- Your task: Repeat the records below exactly, leaving out every picture.
/---
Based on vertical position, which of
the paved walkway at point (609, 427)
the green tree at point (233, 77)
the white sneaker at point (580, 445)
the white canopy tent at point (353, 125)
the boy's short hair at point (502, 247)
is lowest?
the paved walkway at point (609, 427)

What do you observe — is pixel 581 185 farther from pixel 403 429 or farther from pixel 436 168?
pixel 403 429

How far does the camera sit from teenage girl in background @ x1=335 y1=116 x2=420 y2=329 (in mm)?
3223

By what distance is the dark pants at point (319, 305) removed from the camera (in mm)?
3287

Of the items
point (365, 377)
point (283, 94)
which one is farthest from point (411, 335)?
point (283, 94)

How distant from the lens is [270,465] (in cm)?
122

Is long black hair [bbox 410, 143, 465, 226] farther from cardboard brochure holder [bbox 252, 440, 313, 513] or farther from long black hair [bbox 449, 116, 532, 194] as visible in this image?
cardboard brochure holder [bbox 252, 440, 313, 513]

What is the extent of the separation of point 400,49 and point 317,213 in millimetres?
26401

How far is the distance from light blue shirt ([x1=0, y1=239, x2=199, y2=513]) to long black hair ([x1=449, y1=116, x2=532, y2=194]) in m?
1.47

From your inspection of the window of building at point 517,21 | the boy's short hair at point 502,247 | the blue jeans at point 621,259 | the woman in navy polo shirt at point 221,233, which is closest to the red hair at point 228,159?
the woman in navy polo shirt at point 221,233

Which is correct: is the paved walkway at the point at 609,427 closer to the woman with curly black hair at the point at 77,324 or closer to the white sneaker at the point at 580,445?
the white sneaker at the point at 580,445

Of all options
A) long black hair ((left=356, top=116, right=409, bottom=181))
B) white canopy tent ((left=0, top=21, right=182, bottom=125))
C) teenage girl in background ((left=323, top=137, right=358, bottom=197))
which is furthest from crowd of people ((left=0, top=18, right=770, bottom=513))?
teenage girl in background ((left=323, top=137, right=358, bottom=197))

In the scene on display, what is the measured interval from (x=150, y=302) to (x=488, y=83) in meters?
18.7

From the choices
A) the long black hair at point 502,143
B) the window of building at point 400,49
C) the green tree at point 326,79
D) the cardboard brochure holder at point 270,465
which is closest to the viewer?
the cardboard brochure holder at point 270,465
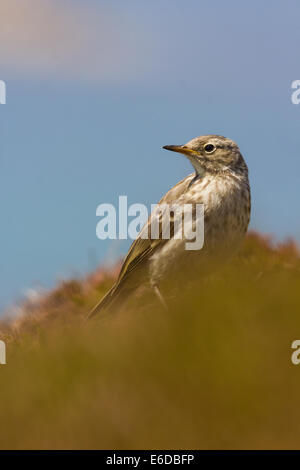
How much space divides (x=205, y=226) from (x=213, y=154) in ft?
4.75

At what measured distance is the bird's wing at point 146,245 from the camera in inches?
361

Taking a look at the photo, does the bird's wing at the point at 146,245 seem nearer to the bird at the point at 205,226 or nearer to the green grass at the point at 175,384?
the bird at the point at 205,226

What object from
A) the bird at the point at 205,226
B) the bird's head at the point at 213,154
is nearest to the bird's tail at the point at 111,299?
the bird at the point at 205,226

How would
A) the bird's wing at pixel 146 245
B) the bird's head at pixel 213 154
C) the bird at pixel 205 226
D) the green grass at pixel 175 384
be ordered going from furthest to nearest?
the bird's head at pixel 213 154, the bird's wing at pixel 146 245, the bird at pixel 205 226, the green grass at pixel 175 384

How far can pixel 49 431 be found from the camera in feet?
13.8

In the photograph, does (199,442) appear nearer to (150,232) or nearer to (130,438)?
(130,438)

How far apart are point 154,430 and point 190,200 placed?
17.4 ft

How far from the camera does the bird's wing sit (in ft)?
30.1

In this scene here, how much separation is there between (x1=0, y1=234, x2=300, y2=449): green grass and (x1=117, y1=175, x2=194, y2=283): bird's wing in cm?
328

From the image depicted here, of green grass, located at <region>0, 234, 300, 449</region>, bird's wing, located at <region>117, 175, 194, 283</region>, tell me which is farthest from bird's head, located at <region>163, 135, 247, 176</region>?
green grass, located at <region>0, 234, 300, 449</region>

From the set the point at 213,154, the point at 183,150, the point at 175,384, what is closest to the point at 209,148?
the point at 213,154

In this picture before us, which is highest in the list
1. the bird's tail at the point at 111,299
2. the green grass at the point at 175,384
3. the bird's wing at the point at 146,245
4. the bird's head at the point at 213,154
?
the bird's head at the point at 213,154

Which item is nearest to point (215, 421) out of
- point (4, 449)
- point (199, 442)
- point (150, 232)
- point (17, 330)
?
point (199, 442)

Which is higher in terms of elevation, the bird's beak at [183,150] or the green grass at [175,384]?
the bird's beak at [183,150]
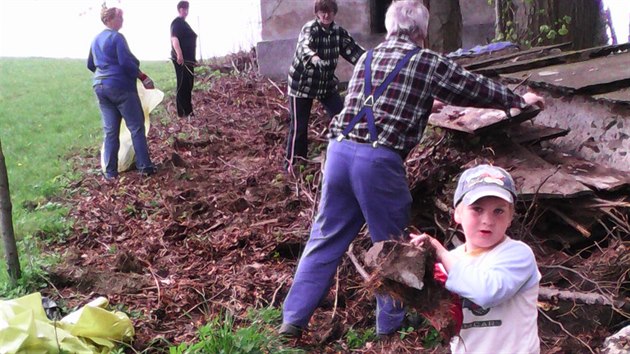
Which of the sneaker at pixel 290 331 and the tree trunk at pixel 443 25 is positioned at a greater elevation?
the tree trunk at pixel 443 25

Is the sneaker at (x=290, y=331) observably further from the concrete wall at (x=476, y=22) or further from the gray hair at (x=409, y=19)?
the concrete wall at (x=476, y=22)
\---
- Solution to this task:
Based on vertical position, which of
the paved walkway at point (609, 427)
the green tree at point (233, 77)
the white sneaker at point (580, 445)
the white canopy tent at point (353, 125)
the boy's short hair at point (502, 247)
is lowest?
the paved walkway at point (609, 427)

What do you observe — is pixel 581 185 farther from pixel 403 429 or farther from pixel 436 168?
pixel 403 429

How far does the camera sit from teenage girl in background @ x1=335 y1=116 x2=420 y2=329 (in mm)?
3223

By what distance is the dark pants at point (319, 305) removed from the camera (in mm)?
3287

Of the items
point (365, 377)
point (283, 94)
which one is farthest from point (411, 335)?
point (283, 94)

How distant from the lens is [270,465] (in cm)?
122

Is long black hair [bbox 410, 143, 465, 226] farther from cardboard brochure holder [bbox 252, 440, 313, 513] or farther from long black hair [bbox 449, 116, 532, 194] as visible in this image?
cardboard brochure holder [bbox 252, 440, 313, 513]

What is the extent of the separation of point 400,49 and point 317,213 in millimetres?
26401

How far is the distance from light blue shirt ([x1=0, y1=239, x2=199, y2=513]) to long black hair ([x1=449, y1=116, x2=532, y2=194]) in m?
1.47

From your inspection of the window of building at point 517,21 | the boy's short hair at point 502,247 | the blue jeans at point 621,259 | the woman in navy polo shirt at point 221,233, which is closest to the red hair at point 228,159?
the woman in navy polo shirt at point 221,233

Which is correct: is the paved walkway at the point at 609,427 closer to the woman with curly black hair at the point at 77,324 or closer to the white sneaker at the point at 580,445?
the white sneaker at the point at 580,445

Of all options
A) long black hair ((left=356, top=116, right=409, bottom=181))
B) white canopy tent ((left=0, top=21, right=182, bottom=125))
C) teenage girl in background ((left=323, top=137, right=358, bottom=197))
which is furthest from crowd of people ((left=0, top=18, right=770, bottom=513))?
teenage girl in background ((left=323, top=137, right=358, bottom=197))

In the scene on display, what is the measured interval from (x=150, y=302) to (x=488, y=83) in meters?
18.7

From the choices
A) the long black hair at point 502,143
B) the window of building at point 400,49
C) the green tree at point 326,79
D) the cardboard brochure holder at point 270,465
which is closest to the viewer?
the cardboard brochure holder at point 270,465
How much space divides (x=205, y=226) from (x=213, y=154) in ft?
4.75

At what measured distance is the bird's wing at point 146,245 from the camera in inches?
361

Taking a look at the photo, does the bird's wing at the point at 146,245 seem nearer to the bird at the point at 205,226 or nearer to the green grass at the point at 175,384?
the bird at the point at 205,226

What object from
A) the bird at the point at 205,226
B) the bird's head at the point at 213,154
is nearest to the bird's tail at the point at 111,299?
the bird at the point at 205,226

How would
A) the bird's wing at pixel 146 245
B) the bird's head at pixel 213 154
C) the bird at pixel 205 226
D) the green grass at pixel 175 384
be ordered going from furthest to nearest?
the bird's head at pixel 213 154, the bird's wing at pixel 146 245, the bird at pixel 205 226, the green grass at pixel 175 384

How far can pixel 49 431 be found from the camera in feet?
13.8

In the photograph, does (199,442) appear nearer to (150,232) or nearer to (130,438)?
(130,438)

How far apart are point 154,430 and point 190,200 placed?
17.4 ft

How far from the camera does the bird's wing sit (in ft)?
30.1

In this scene here, how much separation is there between (x1=0, y1=234, x2=300, y2=449): green grass and (x1=117, y1=175, x2=194, y2=283): bird's wing in cm?
328

From the image depicted here, of green grass, located at <region>0, 234, 300, 449</region>, bird's wing, located at <region>117, 175, 194, 283</region>, tell me which is farthest from bird's head, located at <region>163, 135, 247, 176</region>?
green grass, located at <region>0, 234, 300, 449</region>

From the set the point at 213,154, the point at 183,150, the point at 175,384, what is closest to the point at 209,148?
the point at 213,154

In this picture before us, which is highest in the list
1. the bird's tail at the point at 111,299
2. the green grass at the point at 175,384
3. the bird's wing at the point at 146,245
4. the bird's head at the point at 213,154
?
the bird's head at the point at 213,154

Which item is nearest to point (215, 421) out of
- point (4, 449)
- point (199, 442)
- point (150, 232)
- point (17, 330)
?
point (199, 442)

Which is higher in terms of elevation, the bird's beak at [183,150] or the green grass at [175,384]?
the bird's beak at [183,150]
Which of the sneaker at pixel 290 331 and the tree trunk at pixel 443 25 is positioned at a greater elevation?
the tree trunk at pixel 443 25

Is the sneaker at (x=290, y=331) observably further from the concrete wall at (x=476, y=22) or further from the gray hair at (x=409, y=19)?
the concrete wall at (x=476, y=22)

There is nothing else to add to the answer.